Spatial reasoning question data
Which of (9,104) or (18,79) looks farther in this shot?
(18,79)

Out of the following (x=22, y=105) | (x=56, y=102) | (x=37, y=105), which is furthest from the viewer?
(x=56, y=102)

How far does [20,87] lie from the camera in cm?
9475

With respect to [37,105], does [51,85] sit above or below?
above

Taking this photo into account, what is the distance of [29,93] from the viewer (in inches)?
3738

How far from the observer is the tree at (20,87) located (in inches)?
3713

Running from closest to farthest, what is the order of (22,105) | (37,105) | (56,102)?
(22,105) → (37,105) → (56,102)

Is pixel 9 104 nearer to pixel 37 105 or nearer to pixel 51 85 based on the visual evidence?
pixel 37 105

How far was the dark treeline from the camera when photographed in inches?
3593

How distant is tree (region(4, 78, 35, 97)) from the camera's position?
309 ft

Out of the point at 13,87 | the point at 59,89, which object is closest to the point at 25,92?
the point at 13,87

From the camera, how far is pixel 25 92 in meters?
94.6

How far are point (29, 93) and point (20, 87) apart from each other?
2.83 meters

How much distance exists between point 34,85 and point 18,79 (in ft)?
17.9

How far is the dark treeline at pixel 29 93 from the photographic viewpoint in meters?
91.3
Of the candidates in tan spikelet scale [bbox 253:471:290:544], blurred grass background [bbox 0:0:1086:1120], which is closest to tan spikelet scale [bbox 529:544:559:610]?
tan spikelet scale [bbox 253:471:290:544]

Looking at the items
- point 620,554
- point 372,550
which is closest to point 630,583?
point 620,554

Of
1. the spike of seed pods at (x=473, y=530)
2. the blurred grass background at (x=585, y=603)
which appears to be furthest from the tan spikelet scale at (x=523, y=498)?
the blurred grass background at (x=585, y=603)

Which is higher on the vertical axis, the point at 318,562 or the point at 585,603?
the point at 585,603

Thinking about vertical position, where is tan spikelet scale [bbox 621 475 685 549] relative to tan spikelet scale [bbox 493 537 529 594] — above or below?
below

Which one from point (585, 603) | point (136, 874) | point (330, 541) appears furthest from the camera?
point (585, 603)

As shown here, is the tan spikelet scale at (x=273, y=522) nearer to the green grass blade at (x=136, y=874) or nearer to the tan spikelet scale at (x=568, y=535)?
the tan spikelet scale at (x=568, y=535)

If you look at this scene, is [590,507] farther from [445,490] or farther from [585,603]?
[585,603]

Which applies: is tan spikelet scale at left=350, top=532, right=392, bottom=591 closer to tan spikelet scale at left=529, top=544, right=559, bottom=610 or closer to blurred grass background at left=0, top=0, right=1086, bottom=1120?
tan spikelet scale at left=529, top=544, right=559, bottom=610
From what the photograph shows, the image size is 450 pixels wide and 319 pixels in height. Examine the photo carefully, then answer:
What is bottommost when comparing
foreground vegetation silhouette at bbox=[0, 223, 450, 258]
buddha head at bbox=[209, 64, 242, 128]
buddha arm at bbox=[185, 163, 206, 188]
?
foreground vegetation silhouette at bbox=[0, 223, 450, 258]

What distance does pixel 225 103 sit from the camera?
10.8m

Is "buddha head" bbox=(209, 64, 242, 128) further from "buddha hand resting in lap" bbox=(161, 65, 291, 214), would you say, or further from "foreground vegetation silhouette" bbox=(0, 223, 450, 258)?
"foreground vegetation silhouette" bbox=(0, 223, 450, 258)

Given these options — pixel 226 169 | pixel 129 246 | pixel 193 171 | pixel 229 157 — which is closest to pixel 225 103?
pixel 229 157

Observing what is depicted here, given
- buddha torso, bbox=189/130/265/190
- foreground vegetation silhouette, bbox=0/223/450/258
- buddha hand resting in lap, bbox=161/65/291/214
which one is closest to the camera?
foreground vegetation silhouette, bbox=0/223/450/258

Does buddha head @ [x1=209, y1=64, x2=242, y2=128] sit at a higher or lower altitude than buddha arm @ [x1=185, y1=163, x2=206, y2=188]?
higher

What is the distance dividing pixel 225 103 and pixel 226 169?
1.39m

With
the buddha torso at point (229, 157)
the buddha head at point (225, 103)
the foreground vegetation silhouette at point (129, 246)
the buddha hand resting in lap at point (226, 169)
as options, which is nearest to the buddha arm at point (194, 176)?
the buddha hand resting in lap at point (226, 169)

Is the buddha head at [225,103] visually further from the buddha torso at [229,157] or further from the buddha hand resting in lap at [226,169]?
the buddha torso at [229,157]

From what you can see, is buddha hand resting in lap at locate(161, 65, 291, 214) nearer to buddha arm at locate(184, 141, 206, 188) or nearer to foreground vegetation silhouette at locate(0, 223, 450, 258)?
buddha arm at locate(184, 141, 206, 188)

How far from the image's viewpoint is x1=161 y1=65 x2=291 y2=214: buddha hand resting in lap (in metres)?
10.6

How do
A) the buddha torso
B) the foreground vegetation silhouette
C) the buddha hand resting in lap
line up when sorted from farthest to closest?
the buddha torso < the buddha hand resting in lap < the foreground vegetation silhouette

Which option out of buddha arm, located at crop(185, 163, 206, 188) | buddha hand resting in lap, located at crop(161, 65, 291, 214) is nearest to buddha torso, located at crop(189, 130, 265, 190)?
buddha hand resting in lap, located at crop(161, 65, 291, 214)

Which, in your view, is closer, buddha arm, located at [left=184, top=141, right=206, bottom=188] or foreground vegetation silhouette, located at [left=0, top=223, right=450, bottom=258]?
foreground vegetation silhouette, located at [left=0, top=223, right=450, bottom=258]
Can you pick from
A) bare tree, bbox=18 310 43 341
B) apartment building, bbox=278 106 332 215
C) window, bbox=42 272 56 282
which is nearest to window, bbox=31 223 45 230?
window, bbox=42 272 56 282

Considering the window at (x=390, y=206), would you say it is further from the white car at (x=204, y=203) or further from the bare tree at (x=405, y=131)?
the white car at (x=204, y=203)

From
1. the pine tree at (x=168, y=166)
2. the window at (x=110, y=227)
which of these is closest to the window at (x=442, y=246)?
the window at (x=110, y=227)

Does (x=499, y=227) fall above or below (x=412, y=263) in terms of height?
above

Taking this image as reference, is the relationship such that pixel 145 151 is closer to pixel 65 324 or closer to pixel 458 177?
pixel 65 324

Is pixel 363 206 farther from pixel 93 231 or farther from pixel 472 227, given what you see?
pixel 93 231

→ OBJECTIVE:
Update the rows from the line containing "Which option out" through the end of the rows, replacing each "bare tree" with "leafless tree" and leaving everything else unchanged.

→ COMPLETE RESPONSE:
Which option out of buddha arm, located at crop(185, 163, 206, 188) | buddha hand resting in lap, located at crop(161, 65, 291, 214) is nearest to buddha torso, located at crop(189, 130, 265, 190)?
buddha hand resting in lap, located at crop(161, 65, 291, 214)

Which, in your view, is closer, buddha arm, located at [left=184, top=141, right=206, bottom=188] or foreground vegetation silhouette, located at [left=0, top=223, right=450, bottom=258]?
foreground vegetation silhouette, located at [left=0, top=223, right=450, bottom=258]
Can you pick from
A) leafless tree, bbox=18 310 43 341
B) apartment building, bbox=278 106 332 215
C) window, bbox=42 272 56 282
which is nearest to window, bbox=31 223 45 230?
window, bbox=42 272 56 282

Considering the window at (x=390, y=206), would you say it is further from the white car at (x=204, y=203) or further from the leafless tree at (x=405, y=131)?
the white car at (x=204, y=203)

From
1. the pine tree at (x=168, y=166)
2. the window at (x=110, y=227)
which of these is closest to the window at (x=442, y=246)?
the window at (x=110, y=227)

Does (x=499, y=227) fall above or below (x=412, y=263) in terms of height?
above

Taking this image as reference, is the relationship such that pixel 145 151 is closer to pixel 65 324 or closer to pixel 458 177?
pixel 65 324

Is pixel 363 206 farther from pixel 93 231 or farther from pixel 472 227, given what you see?
pixel 93 231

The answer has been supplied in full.